The group behind the attack threatened to release more celebrity data if the law firm declined to pay the ransom ask, which reached some $42 million.
How to stop ransomware
Most organizations want to understand how to best stop ransomware. It is a tall order seeing that many attacks use newly created malware or live off the land to largely evade detection.
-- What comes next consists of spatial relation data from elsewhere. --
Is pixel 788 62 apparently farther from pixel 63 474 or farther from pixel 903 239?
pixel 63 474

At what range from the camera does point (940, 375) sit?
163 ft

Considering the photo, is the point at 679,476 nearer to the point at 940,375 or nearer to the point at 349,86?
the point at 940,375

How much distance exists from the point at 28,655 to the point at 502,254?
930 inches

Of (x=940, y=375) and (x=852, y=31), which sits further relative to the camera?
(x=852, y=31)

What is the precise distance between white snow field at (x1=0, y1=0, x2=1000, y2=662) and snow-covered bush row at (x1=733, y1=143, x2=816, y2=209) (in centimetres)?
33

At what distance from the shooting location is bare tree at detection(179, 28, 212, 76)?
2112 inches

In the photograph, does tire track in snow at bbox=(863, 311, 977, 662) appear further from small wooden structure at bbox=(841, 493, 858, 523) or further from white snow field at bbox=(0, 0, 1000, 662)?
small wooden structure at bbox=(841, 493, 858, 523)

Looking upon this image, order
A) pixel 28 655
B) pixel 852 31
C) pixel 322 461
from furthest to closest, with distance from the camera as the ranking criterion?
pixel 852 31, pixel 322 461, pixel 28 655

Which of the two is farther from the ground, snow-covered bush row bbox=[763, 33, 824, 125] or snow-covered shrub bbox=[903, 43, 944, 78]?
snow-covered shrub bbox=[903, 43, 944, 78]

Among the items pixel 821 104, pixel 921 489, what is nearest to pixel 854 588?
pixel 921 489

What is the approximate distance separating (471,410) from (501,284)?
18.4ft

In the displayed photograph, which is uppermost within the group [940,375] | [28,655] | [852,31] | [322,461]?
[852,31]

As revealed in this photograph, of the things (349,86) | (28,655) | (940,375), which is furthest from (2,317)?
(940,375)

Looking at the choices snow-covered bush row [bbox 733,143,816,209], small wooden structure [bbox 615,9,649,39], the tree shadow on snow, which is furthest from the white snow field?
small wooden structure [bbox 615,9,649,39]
There are a few best practices to reduce the risk of major ransomware attacks knocking your organization offline.
Here are some of the leading ways to reduce ransomware risk, according to US-CERT.
- Segment your laptops and networks to ensure the first laptop infected is also the last so attacks can’t move beyond the initial system.
- Patch all systems regularly to avoid vulnerable applications and OSs from being targeted.
- Use effective email and endpoint security tools to stop as many phishing emails from reaching inboxes or malicious activity associated with ransomware from reaching endpoint and encrypting files.
- Train users to open email attachments carefully and be wary of email attachments from unknown senders.
- Back up systems often and store backups separately to be able to restore to previous states if need be, with backups that cannot be accessed from a network.